Goal of the exercise: Copy out every line in the data below that includes the word "chair". Match the case exactly.

Data for the task:
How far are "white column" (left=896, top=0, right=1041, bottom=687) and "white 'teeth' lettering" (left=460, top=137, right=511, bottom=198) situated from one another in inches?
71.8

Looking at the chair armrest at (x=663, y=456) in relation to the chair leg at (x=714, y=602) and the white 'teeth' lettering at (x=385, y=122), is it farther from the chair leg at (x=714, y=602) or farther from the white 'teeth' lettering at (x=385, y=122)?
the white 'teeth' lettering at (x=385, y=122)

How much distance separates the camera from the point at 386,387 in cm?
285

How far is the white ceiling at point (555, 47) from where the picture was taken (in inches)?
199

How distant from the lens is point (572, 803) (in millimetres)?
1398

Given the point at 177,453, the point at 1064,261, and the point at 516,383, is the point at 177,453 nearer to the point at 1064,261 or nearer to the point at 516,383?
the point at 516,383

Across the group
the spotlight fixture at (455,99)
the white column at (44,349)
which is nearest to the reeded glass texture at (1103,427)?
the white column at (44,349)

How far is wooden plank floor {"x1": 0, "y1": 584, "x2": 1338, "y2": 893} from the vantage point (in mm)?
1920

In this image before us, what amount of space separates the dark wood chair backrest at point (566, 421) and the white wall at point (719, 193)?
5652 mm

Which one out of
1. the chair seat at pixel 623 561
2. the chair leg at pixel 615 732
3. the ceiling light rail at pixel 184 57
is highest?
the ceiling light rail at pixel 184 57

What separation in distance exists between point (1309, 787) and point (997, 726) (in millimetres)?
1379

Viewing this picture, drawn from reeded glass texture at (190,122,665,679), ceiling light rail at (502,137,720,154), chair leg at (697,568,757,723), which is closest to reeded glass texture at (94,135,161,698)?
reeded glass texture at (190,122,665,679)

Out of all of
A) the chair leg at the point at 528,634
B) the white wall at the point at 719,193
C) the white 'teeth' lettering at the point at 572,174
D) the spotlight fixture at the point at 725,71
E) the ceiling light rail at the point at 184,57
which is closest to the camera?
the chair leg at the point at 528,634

Finished task:
Looking at the chair armrest at (x=663, y=456) in relation to the chair leg at (x=714, y=602) and the white 'teeth' lettering at (x=385, y=122), is it farther from the chair leg at (x=714, y=602) or farther from the white 'teeth' lettering at (x=385, y=122)?
In this image before us, what amount of space separates the dark wood chair backrest at point (566, 421) and the white wall at point (719, 193)?
1. the chair seat at pixel 623 561
2. the chair leg at pixel 615 732
Viewing this picture, drawn from reeded glass texture at (190,122,665,679), ceiling light rail at (502,137,720,154), chair leg at (697,568,757,723), which is closest to reeded glass texture at (94,135,161,698)?
A) the chair leg at the point at 528,634
the chair leg at the point at 528,634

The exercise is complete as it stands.